_YOUR GOAL:_ Copy the data below exactly.

Short web captions:
▶

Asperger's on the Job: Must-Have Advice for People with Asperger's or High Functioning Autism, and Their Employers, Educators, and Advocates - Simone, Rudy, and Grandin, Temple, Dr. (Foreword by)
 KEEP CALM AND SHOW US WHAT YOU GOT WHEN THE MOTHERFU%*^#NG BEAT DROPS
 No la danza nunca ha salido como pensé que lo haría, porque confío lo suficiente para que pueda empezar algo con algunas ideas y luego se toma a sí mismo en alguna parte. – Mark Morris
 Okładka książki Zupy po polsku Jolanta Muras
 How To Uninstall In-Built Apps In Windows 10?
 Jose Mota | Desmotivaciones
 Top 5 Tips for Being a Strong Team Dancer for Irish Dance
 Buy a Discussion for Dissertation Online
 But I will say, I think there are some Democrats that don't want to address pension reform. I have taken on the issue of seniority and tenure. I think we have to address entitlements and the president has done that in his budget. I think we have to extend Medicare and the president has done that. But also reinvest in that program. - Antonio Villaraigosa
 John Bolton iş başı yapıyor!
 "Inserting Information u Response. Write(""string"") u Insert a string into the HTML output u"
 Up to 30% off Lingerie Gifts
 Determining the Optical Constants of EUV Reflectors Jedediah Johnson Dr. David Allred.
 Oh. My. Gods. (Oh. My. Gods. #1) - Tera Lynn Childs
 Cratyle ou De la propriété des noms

◀

_SOLUTION:_
Asperger's on the Job: Must-Have Advice for People with Asperger's or High Functioning Autism, and Their Employers, Educators, and Advocates - Simone, Rudy, and Grandin, Temple, Dr. (Foreword by)
 KEEP CALM AND SHOW US WHAT YOU GOT WHEN THE MOTHERFU%*^#NG BEAT DROPS
 No la danza nunca ha salido como pensé que lo haría, porque confío lo suficiente para que pueda empezar algo con algunas ideas y luego se toma a sí mismo en alguna parte. – Mark Morris
 Okładka książki Zupy po polsku Jolanta Muras
 How To Uninstall In-Built Apps In Windows 10?
 Jose Mota | Desmotivaciones
 Top 5 Tips for Being a Strong Team Dancer for Irish Dance
 Buy a Discussion for Dissertation Online
 But I will say, I think there are some Democrats that don't want to address pension reform. I have taken on the issue of seniority and tenure. I think we have to address entitlements and the president has done that in his budget. I think we have to extend Medicare and the president has done that. But also reinvest in that program. - Antonio Villaraigosa
 John Bolton iş başı yapıyor!
 "Inserting Information u Response. Write(""string"") u Insert a string into the HTML output u"
 Up to 30% off Lingerie Gifts
 Determining the Optical Constants of EUV Reflectors Jedediah Johnson Dr. David Allred.
 Oh. My. Gods. (Oh. My. Gods. #1) - Tera Lynn Childs
 Cratyle ou De la propriété des noms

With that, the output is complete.